I was born in Pt Arthur Texas a good number of years ago when all kids grew up pretty much free range (left the house in the morning and came back for supper when dad got home). I grew up in Groves TX, right next to Pt Arthur, but very few people have heard of either one. It’s on the Texas coast right on the Louisiana border so the culture was more Cajun than Texan.
My wife and I moved to TN almost 20 years ago after looking for a place we could buy a piece of land in the country in a relatively peaceful area. TN won out in large part because this is where my father is from and he and my mother moved here when he retired a good number of years ago. Having them here made the move a bit easier and being close to them is an added perk. Living in the country dictated having a lot of animals as they tend to show up, well that and the fact that my wife will collect them if they look like they need help. At the peak, we had 7 dogs, 3 cats and a horse, making animal care a serious part time job. We are down to 3 dogs and 2 cats.
I evolve through hobbies and interests outside of work with no rhyme or reason. For a while I painted, mostly abstracts and geometric designs, strongly influenced by southwestern and Central American art. That faded during a very busy period and when my creative energy came back, I started playing the drums, which led to having to build a room in the barn as a practice room, One thing seems to lead to another always keeping me active. As far as other interests or hobbies, they come and go, one enduring interest is textiles, mostly brightly colored. I have a small collection of weavings, blankets and textiles from around the world, mostly from Central America. I lived in Guatemala for 2 years and love traveling in the Spanish speaking world so I collect textiles in my travels.
———
WORK TO COMPLETE ▸
A. Repeat the part of the personal sketch starting with "I evolve through" and going on through "in my travels.".
B. According to the personal sketch, how long did the writer live in Guatemala?
C. List every kind of animal the personal sketch says the household had at its peak.

DATASET SECTION ▸
———
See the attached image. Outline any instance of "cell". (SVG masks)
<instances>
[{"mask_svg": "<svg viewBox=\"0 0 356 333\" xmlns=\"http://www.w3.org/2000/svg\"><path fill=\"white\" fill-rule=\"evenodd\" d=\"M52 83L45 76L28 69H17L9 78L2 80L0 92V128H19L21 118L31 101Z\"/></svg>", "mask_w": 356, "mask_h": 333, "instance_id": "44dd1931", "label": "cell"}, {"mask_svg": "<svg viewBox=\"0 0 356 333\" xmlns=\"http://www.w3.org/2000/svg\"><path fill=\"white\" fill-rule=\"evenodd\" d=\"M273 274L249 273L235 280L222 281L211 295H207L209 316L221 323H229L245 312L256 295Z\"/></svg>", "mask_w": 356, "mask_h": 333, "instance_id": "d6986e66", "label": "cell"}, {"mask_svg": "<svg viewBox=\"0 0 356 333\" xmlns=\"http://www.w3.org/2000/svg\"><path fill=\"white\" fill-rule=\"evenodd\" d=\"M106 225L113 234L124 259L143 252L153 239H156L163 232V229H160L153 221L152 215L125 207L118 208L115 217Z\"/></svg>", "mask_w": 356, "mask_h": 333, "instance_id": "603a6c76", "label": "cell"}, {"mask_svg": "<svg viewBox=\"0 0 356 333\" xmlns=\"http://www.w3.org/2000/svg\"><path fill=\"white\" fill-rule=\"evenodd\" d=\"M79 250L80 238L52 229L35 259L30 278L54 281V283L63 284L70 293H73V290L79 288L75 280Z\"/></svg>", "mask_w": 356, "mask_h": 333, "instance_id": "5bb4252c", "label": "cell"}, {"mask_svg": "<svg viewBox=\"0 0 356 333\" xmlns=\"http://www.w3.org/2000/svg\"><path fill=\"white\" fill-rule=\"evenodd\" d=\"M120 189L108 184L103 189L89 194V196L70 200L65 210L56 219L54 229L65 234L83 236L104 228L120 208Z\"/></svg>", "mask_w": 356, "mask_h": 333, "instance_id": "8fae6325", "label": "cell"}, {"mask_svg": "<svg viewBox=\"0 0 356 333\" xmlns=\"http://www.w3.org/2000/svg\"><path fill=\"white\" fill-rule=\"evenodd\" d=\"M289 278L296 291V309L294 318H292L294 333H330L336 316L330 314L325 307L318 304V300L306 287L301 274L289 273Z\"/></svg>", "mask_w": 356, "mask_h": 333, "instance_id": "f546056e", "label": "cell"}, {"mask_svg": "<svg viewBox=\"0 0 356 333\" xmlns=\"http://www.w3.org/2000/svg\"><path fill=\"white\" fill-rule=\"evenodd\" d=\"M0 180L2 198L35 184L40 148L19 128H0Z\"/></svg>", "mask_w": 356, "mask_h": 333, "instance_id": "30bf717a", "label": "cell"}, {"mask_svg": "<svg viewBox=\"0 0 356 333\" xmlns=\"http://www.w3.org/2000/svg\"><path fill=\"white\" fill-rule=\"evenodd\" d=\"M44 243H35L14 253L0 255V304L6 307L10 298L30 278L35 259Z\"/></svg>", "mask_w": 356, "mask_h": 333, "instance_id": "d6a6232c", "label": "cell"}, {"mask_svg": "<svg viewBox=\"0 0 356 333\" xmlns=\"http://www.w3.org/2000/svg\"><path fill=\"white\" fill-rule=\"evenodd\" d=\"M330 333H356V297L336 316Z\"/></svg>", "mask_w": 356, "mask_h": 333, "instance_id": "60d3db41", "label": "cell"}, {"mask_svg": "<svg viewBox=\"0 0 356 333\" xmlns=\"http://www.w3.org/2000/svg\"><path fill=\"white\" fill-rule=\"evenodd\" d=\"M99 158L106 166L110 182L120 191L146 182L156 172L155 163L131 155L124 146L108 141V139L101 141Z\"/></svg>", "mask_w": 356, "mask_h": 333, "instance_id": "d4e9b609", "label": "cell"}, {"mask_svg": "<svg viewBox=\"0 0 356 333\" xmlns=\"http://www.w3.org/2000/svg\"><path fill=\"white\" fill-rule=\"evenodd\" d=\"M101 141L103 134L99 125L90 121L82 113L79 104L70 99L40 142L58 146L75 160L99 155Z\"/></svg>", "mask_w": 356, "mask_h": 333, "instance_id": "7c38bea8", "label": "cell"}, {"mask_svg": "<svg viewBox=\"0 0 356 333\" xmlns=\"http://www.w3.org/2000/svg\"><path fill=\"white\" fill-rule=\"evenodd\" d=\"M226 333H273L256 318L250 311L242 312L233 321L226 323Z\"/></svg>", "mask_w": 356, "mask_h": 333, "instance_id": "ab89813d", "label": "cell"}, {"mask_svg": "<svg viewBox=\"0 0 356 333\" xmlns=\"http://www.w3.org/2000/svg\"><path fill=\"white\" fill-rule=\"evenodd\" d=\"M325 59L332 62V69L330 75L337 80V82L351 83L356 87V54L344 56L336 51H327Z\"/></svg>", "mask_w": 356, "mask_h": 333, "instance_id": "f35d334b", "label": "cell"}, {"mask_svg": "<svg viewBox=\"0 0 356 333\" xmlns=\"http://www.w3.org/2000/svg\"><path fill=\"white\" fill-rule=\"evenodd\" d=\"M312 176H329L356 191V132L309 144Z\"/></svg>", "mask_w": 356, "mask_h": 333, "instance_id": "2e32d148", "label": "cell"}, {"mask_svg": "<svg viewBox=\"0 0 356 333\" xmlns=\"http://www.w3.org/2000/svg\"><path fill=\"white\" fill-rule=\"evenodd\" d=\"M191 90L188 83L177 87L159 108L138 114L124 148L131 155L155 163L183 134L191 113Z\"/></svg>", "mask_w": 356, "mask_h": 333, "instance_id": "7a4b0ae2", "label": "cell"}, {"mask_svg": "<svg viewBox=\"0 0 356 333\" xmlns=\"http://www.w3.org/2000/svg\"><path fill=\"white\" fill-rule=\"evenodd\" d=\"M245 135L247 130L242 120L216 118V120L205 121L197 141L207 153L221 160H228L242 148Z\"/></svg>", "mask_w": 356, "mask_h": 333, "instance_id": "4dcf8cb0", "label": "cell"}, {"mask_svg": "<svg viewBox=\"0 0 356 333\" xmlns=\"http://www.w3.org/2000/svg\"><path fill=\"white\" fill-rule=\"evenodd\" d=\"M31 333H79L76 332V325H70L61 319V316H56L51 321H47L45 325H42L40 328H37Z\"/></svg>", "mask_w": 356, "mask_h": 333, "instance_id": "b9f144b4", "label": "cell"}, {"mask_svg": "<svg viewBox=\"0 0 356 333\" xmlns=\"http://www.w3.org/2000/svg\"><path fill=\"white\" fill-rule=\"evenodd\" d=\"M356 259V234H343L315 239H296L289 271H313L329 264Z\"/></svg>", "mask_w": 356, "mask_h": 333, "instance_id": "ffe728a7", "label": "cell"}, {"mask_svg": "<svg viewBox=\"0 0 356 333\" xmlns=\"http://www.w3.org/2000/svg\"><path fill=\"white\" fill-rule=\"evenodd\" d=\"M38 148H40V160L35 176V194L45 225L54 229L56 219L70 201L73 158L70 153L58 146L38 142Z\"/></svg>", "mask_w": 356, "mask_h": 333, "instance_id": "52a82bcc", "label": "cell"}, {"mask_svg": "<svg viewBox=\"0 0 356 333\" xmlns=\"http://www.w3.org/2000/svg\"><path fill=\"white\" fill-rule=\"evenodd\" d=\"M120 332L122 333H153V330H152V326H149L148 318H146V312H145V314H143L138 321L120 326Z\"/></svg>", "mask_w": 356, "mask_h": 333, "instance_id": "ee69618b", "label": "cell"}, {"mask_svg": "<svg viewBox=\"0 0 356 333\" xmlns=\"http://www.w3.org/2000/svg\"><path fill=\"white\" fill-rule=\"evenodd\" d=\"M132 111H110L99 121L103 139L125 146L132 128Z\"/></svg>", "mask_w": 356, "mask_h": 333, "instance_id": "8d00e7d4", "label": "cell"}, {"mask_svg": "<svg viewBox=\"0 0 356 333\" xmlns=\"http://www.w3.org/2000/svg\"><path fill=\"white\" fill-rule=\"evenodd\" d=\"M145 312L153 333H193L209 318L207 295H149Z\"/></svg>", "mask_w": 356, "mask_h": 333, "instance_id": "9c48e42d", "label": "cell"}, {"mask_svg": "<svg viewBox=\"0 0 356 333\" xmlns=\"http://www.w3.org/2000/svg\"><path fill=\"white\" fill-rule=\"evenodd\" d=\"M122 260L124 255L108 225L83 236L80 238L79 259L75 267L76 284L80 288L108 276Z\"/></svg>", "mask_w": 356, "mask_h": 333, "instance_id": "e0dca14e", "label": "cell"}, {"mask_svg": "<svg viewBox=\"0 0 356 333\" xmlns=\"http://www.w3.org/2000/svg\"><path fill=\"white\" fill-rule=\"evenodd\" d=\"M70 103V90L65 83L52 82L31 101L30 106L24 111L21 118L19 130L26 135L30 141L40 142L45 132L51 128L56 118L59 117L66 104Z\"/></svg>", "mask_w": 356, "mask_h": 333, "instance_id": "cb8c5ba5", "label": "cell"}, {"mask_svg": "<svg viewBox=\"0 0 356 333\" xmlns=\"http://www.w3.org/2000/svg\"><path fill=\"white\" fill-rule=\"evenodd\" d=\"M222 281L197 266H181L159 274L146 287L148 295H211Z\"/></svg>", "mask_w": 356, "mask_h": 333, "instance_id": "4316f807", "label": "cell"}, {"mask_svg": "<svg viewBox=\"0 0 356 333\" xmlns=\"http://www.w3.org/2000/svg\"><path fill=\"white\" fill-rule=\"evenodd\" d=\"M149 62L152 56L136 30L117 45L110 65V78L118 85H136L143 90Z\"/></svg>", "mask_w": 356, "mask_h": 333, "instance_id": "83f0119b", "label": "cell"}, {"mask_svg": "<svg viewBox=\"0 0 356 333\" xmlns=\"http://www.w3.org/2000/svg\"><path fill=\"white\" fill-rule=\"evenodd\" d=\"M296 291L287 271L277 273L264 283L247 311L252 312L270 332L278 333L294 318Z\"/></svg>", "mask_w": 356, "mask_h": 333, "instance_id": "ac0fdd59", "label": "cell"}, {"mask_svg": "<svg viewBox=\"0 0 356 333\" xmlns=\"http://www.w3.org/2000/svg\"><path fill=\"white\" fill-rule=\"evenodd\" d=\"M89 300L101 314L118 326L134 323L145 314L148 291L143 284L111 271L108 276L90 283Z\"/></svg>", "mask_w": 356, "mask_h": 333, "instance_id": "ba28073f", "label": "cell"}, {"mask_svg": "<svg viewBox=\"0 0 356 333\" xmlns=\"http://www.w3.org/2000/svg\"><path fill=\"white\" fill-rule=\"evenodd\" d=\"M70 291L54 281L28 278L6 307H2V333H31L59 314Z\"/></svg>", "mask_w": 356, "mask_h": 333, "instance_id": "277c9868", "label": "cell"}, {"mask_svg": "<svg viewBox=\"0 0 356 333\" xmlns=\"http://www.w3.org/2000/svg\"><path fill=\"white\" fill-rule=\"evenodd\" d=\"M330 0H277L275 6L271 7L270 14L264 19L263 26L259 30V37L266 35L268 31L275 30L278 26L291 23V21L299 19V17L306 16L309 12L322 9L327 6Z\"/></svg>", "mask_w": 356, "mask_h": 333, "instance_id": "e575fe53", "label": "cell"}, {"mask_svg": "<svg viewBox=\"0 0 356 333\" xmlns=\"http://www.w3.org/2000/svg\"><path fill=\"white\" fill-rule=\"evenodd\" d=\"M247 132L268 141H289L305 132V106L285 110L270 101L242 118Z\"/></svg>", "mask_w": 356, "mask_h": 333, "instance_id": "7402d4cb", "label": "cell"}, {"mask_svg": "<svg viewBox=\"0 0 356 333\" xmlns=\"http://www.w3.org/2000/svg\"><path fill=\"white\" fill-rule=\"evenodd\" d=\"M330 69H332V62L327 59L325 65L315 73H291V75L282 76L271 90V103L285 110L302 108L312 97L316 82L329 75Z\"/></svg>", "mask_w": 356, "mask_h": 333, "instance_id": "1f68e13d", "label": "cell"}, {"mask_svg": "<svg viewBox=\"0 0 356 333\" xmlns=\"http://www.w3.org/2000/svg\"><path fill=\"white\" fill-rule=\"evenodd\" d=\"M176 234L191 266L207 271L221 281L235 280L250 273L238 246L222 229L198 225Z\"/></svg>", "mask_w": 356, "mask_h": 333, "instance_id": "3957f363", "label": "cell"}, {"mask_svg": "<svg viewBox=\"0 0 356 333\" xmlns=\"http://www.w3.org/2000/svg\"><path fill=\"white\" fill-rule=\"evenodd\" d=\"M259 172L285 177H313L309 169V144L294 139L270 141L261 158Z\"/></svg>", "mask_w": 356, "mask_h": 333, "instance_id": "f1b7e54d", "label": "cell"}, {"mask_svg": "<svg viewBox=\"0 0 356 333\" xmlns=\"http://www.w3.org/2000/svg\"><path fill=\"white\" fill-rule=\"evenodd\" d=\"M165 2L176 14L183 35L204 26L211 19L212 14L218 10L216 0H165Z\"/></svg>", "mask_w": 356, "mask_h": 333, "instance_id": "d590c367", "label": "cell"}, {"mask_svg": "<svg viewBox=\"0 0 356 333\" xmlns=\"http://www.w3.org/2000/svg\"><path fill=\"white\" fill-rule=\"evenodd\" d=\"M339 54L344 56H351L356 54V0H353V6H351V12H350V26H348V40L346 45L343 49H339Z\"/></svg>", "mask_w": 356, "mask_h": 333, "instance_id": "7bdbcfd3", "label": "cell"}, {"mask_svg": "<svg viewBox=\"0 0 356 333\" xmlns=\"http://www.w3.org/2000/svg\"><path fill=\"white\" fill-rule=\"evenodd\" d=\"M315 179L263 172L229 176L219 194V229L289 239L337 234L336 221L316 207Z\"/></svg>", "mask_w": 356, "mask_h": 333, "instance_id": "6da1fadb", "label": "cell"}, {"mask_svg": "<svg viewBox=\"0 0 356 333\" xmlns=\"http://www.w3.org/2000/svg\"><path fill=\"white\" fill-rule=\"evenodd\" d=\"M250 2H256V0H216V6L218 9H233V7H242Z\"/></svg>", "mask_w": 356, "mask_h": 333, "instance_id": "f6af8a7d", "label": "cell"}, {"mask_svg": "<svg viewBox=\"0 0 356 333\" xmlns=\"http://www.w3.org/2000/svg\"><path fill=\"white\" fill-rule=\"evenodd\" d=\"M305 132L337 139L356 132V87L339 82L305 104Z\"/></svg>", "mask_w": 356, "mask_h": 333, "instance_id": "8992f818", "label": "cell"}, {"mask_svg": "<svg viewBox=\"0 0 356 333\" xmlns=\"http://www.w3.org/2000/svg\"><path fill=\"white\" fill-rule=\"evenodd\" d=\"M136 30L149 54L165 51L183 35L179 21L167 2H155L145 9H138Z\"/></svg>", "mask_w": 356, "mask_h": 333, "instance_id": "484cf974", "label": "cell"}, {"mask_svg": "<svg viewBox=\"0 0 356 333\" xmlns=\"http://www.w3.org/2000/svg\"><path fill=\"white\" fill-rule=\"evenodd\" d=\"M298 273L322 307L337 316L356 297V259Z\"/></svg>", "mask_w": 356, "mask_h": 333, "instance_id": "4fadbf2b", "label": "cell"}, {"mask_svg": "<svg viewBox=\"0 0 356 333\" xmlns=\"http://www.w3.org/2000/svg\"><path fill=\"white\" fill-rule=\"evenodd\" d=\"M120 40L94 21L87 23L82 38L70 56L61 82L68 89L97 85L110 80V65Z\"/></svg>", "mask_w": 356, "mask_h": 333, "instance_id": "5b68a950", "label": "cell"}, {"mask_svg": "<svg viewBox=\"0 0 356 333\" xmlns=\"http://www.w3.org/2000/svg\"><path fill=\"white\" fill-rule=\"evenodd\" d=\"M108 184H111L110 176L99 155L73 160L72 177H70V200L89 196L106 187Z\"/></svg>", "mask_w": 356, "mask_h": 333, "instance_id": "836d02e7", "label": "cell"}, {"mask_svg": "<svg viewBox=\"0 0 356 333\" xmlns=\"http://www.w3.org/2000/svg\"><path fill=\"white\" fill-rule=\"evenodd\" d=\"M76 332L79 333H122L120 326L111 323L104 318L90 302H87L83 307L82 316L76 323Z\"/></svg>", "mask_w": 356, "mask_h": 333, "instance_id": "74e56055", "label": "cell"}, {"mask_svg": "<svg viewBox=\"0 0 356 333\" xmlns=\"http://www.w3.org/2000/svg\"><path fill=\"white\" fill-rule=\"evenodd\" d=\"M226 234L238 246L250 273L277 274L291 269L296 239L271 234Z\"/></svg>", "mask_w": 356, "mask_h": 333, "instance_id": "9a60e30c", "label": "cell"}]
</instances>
———
ACTIVITY ANSWERS ▸
A.
I evolve through hobbies and interests outside of work with no rhyme or reason. For a while I painted, mostly abstracts and geometric designs, strongly influenced by southwestern and Central American art. That faded during a very busy period and when my creative energy came back, I started playing the drums, which led to having to build a room in the barn as a practice room, One thing seems to lead to another always keeping me active. As far as other interests or hobbies, they come and go, one enduring interest is textiles, mostly brightly colored. I have a small collection of weavings, blankets and textiles from around the world, mostly from Central America. I lived in Guatemala for 2 years and love traveling in the Spanish speaking world so I collect textiles in my travels.

B. 2 years.

C. Dogs, cats, horse